SQL is a great one because I've found so many devs either know nothing, or so bare minimum that it's easy to become the SQL guy on a team just because you're familiar with window functions. There's a lot of SQL out there too, and nothing has dethroned it after probably near 50 years now and I don't see anything coming close.

It's also one of the best bang-for-your-buck things to learn, time to usefulness wise. Whether you're writing JS, Java, C#, Python, Ruby, etc and have a backing DB - SQL is probably associated with the project. When it comes to NoSQL, there's a lot of great stuff out there for specific situations, but the querying is either fairly simple (with complexity on the application code or infra), or the query languages are very specific and less applicable to other software.
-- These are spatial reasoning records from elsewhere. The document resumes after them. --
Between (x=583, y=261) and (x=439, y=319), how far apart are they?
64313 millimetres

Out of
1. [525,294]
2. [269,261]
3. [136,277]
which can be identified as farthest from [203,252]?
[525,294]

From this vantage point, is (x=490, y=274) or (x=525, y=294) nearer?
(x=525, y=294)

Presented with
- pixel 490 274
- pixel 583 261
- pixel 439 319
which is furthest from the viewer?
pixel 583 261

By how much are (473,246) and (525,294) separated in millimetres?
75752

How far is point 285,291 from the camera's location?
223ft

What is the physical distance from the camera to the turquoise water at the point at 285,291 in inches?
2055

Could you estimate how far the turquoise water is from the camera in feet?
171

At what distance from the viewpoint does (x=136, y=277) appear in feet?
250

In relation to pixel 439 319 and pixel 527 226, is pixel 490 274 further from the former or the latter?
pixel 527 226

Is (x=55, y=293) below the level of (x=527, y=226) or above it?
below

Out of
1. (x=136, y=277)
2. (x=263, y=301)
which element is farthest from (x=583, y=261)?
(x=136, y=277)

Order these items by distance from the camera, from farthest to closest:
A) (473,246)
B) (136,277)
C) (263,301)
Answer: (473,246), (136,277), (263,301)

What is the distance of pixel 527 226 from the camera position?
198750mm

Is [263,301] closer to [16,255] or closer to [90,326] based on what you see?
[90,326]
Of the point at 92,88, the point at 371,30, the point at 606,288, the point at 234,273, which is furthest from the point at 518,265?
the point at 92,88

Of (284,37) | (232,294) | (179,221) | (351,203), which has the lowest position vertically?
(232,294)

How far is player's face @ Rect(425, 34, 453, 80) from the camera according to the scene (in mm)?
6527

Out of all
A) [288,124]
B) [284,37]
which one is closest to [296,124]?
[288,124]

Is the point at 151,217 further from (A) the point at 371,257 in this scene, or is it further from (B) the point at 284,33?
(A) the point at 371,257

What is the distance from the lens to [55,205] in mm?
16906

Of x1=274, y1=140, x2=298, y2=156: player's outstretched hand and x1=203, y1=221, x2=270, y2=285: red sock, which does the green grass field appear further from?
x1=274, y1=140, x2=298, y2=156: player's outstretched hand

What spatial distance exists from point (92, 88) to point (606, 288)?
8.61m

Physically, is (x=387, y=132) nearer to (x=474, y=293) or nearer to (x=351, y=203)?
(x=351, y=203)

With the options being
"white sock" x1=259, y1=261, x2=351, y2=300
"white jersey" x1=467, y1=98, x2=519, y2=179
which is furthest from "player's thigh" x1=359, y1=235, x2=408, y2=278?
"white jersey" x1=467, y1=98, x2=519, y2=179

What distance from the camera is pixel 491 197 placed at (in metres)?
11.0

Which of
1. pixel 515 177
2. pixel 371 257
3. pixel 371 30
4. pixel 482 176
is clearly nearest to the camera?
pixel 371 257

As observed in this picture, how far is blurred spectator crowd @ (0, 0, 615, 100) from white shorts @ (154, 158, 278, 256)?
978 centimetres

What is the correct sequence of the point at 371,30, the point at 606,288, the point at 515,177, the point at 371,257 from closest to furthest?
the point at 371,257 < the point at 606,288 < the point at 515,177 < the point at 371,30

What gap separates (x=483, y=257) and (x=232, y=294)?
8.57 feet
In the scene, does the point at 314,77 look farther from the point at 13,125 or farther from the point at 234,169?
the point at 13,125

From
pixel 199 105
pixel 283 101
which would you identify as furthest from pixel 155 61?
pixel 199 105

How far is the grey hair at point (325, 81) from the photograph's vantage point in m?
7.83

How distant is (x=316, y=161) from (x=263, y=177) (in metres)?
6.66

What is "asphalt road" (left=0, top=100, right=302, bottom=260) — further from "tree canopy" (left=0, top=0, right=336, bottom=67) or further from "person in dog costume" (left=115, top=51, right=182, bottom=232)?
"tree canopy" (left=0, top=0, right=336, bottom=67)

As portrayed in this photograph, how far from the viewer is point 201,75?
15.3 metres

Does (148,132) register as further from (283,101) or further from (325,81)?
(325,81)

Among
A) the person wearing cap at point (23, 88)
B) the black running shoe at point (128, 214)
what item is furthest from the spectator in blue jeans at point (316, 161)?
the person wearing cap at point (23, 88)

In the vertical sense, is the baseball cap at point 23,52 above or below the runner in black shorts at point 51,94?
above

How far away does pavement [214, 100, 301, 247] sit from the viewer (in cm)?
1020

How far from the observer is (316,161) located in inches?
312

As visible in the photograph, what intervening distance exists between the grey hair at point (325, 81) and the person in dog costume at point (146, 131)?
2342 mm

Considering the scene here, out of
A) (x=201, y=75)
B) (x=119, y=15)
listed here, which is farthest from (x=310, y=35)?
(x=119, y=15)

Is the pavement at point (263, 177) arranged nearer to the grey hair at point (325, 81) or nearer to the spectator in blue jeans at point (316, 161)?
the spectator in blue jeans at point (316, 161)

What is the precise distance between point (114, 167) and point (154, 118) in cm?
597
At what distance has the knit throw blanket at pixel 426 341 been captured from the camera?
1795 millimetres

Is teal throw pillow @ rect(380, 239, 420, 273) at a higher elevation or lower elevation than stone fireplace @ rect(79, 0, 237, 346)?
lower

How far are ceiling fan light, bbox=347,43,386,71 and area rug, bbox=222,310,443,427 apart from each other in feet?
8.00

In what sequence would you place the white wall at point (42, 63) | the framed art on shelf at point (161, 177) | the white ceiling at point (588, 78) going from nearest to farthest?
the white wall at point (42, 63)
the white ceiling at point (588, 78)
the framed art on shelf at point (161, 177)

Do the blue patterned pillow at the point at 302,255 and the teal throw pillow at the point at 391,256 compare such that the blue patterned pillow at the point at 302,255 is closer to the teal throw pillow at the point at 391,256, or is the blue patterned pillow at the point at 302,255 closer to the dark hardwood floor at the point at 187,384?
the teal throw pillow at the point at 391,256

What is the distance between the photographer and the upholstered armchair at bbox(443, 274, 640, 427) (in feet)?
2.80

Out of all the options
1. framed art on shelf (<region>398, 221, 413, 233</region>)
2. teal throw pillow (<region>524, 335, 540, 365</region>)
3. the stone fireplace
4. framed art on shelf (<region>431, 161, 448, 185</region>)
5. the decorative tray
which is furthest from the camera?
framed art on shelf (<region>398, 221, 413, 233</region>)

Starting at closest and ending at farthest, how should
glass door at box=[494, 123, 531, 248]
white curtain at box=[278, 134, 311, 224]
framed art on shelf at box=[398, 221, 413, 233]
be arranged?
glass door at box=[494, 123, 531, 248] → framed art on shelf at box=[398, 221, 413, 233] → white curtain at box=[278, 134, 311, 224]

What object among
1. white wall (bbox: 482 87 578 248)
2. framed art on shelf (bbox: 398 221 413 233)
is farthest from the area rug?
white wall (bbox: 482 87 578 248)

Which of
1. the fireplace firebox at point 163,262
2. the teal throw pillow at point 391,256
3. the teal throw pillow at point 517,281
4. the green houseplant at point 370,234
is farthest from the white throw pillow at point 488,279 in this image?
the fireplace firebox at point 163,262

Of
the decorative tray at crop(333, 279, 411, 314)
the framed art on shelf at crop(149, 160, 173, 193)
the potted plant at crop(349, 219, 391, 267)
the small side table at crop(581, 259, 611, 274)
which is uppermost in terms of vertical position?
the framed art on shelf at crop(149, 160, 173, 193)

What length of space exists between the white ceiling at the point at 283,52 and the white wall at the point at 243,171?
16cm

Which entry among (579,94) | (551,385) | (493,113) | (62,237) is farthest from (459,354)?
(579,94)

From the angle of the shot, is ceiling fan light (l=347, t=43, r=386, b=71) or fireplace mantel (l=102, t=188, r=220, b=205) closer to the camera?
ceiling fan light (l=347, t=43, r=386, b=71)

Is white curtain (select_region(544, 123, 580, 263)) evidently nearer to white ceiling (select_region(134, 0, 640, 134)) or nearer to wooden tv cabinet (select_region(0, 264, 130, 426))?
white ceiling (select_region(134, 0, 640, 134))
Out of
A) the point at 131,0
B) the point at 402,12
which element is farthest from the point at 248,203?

The core of SQL is very versatile and it'll be there whether you're at a three person startup or Wells Fargo.

I addition, the industry has repeatedly attempted to kill SQL, but it lives on. The level of survivorship bias SQL has achieved is only matched by C.
Can you give some examples for "repeatedly tried to kill SQL"?

For me it's only KeyValue/NoSQL (which trades/focuses on some ACID traits over others) and various incarnations of ORMs (which try to normalize different SQLs and map it to your familiar OOP programming language) that come to mind.

However they are either orthogonal or complementary to SQL.

Funny that for you Java and JavaScript are classic.

After initial big corporate SOAP/servlets buzz in 1990s, Java itself was trending down for a while. Stuff we have now (mostly due to borrowing a lot of good things from C# and other even more "dynamic" languages) gave it second life.

Well also strong PR and push for it in academia (because there were many big corporate jobs for it). But without improvements it had (and continues to have) - it would've ended like Visual Basic.

And I'll leave JavaScript mini history lesson (or rant) to someone else

I've been thinking about this for a while. I mostly do js/ts[full stack]. But having C# or Java under my belt would probably be a good idea, those two aren't going away anytime soon. Plus docker and k8s.